Spacecraft properties
- Spacecraft type: Soyuz-TMA 11F732
- Manufacturer: Energia

Crew
- Crew size: 3
- Members: Oleg Kotov Timothy Creamer Soichi Noguchi
- Callsign: Pulsar

Start of mission
- Launch date: 20 December 2009, 21:52 UTC
- Rocket: Soyuz-FG
- Launch site: Baikonur, site 1/5

End of mission
- Landing date: 2 June 2010, 03:25 UTC
- Landing site: Steppes of Kazakhstan

Orbital parameters
- Reference system: Geocentric orbit
- Regime: Low Earth orbit
- Inclination: 51.66°

Docking with ISS
- Docking port: Zarya nadir
- Docking date: 22 December 2009, 22:48 UTC
- Undocking date: 12 May 2010, 13:26 UTC
- Time docked: 140 days, 14 hours and 38 minutes

Docking with ISS (Relocation)
- Docking port: Zvezda
- Docking date: 12 May 2010, 13:53 UTC
- Undocking date: 2 June 2010, 00:04 UTC
- Time docked: 20 days, 10 hours and 11 minutes

= Soyuz TMA-17 =

2009 Russian crewed spaceflight to the ISS

Soyuz TMA-17 was a human spaceflight mission to the International Space Station (ISS). TMA-17 crew members participated in ISS Expedition 22 and Expedition 23. The mission ended when the Soyuz TMA-17 capsule landed on 2 June 2010.

== Crew ==

| Position | Crew Member |  |
|---|---|---|
| Commander | Oleg Kotov, Roscosmos Expedition 22 Second spaceflight |  |
| Flight Engineer 1 | Soichi Noguchi, JAXA Expedition 22 Second spaceflight |  |
| Flight Engineer 2 | Timothy Creamer, NASA Expedition 22 Only spaceflight |  |

=== Crew notes ===
Noguchi is the first Japan Aerospace Exploration Agency (JAXA) astronaut and the second Japanese astronaut to fly on a Soyuz, after Toyohiro Akiyama.

=== Backup crew ===

| Position | Crew Member |  |
|---|---|---|
| Commander | Anton Shkaplerov, Roscosmos |  |
| Flight Engineer 1 | Satoshi Furukawa, JAXA |  |
| Flight Engineer 2 | Douglas H. Wheelock, NASA |  |

== Launch and docking ==
Soyuz TMA-17 was launched on 20 December 2009 and transported three members of the ISS Expedition 22 crew to the station. Soyuz TMA-17 was the 104th flight of a Soyuz spacecraft. The Soyuz remained docked to the space station for the remainder of the Expedition 22 increment serving as an emergency escape vehicle.

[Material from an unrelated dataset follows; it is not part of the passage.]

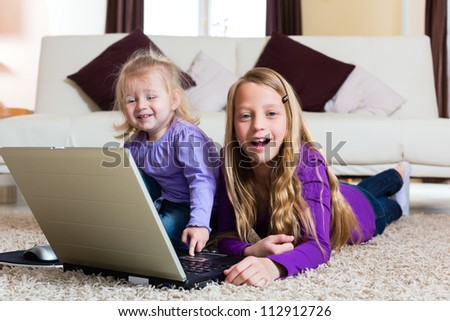 Family - child playing with the laptop lying on the floor, her little baby sister is with her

This mission marked the first Soyuz launch in the month of December for more than 19 years. The prior Soyuz launch in the month of December was Soyuz TM-11 on 2 December 1990.

This mission also included the last planned docking of a Soyuz at the nadir, or Earth-facing, port of the Zarya module. The Rassvet module was attached to Zarya's nadir port during the STS-132 mission.

== Relocation ==
On 12 May 2010, the Soyuz TMA-17 spacecraft was relocated to the aft port of the Zvezda module. At 14:23 UTC, Kotov, Creamer and Noguchi temporarily undocked the spacecraft from the nadir port of Zarya and flew it to the aft port of the Zvezda service module. The docking occurred at 14:53 UTC. After hooks and latches were engaged, the crew conducted leak checks, opened hatches around 17:40 UTC and then re-entered the station through the service module.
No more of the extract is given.